At the same time, the language should be fun and exciting to hear. That means deliberately editing in a few of the most useful rhetorical devices. Inserting a rhetorical question, for instance, not only breaks up the speaker’s delivery patterns, it makes the audience think.
You’ll also want to make sure to vary the length of your sentences. Follow a longer sentence with a few short, staccato ones and make sure none of the sentences are too long for your speaker to deliver without gasping for air.
Finally, strive to make sure your speaker seems warm and personal. No one wants to hear someone – or be led by someone – who is all business all the time. So make an effort to make your speaker seem real and approachable.
The best way is to have them share personal anecdotes with the audience. If the anecdotes include some soft, self-deprecating humor, even better.

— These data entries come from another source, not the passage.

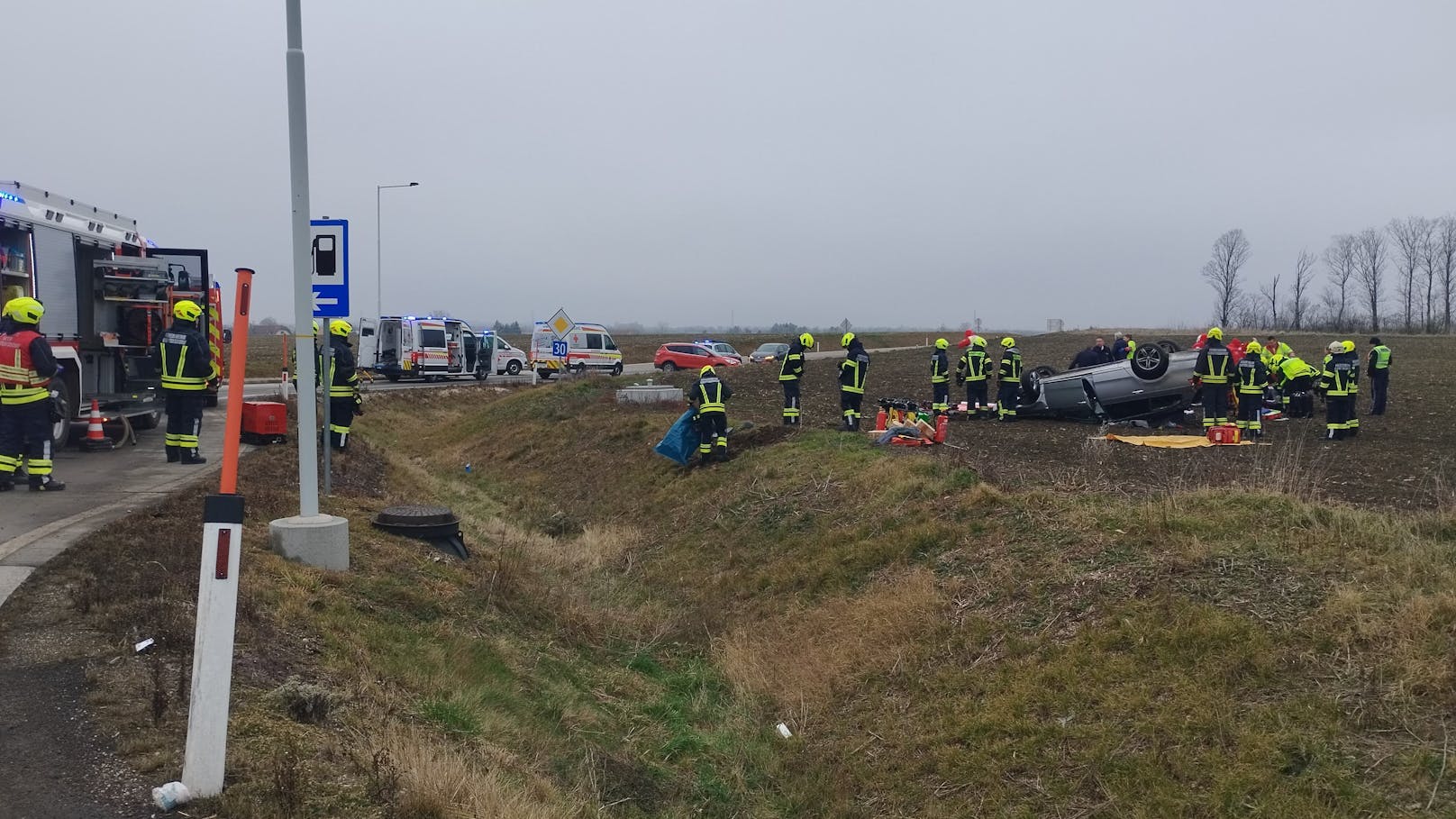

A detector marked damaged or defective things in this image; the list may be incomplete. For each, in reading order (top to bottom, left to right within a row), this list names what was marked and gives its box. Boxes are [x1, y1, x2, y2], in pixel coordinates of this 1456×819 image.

overturned silver car [1016, 339, 1197, 422]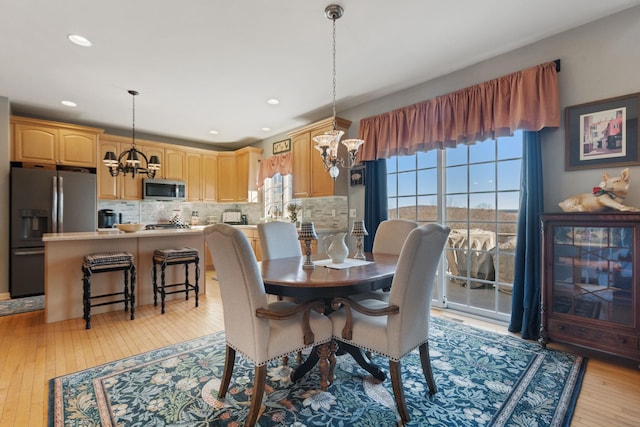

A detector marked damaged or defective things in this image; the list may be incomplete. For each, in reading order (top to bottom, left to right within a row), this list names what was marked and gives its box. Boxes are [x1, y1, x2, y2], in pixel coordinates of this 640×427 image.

rust valance [360, 60, 560, 160]
rust valance [256, 153, 294, 188]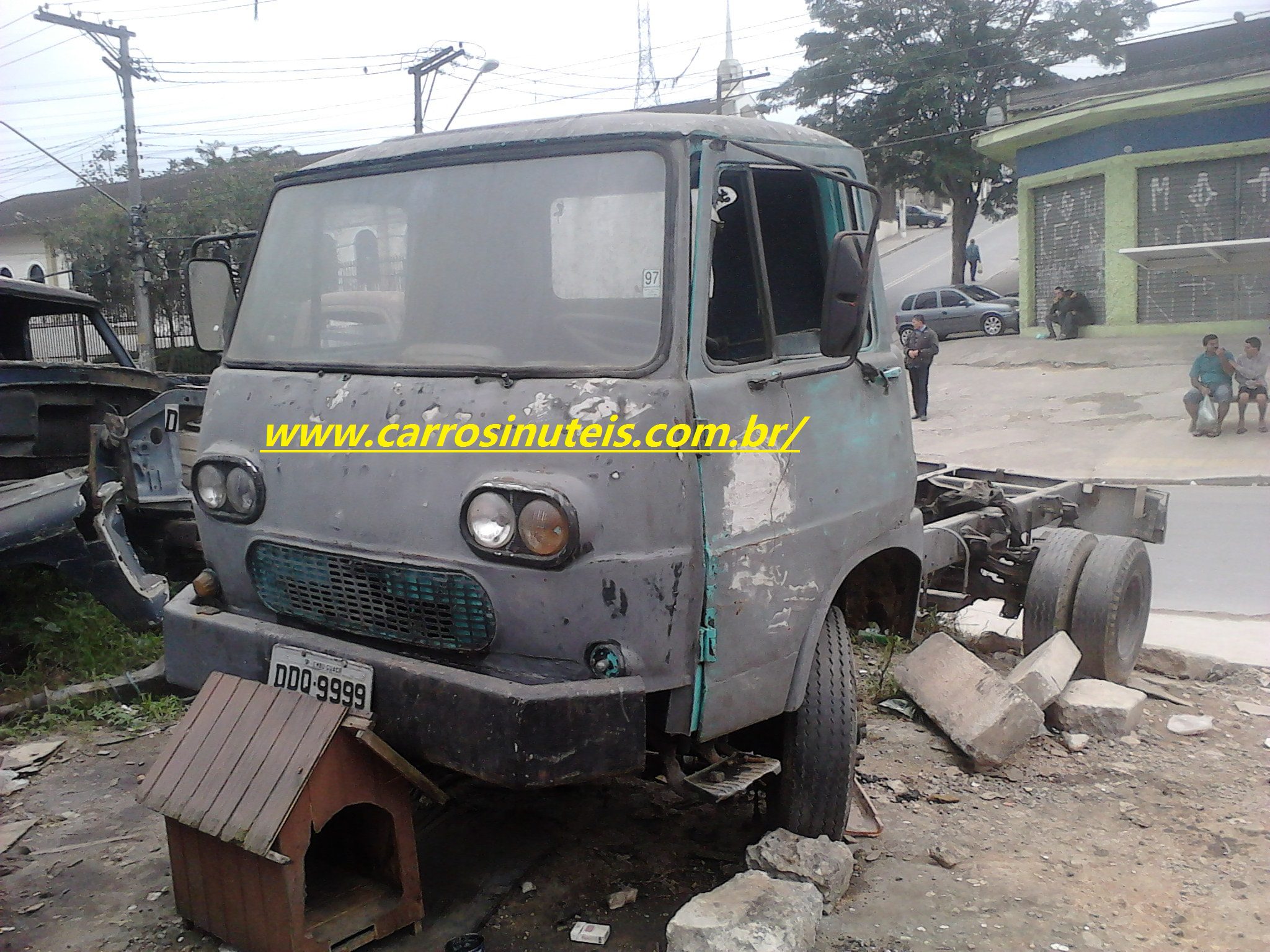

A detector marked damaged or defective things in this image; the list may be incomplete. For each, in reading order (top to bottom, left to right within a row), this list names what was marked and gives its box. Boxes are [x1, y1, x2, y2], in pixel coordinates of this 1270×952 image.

You can also use short, humorous quotations to great effect. These allow the speaker to be funny even if they naturally aren’t. These don’t have to be from Greek philosophers or business gurus, by the way. The speaker could quote one of their own children, a spouse, a funny headline from the newspaper or even an ad from television.
Lastly, make sure the speaker uses the word “you” a lot. Rewriting sentences to include the word “you” ensures the speakers talk directly to the audience. It’s a subtle device that audience members appreciate and will respond to.
This simple exercise is one of the last editing steps I take because I find it helps me – as a writer – remember who I’m really writing for. I’m writing for an audience and the speech has to be interesting for them above all else.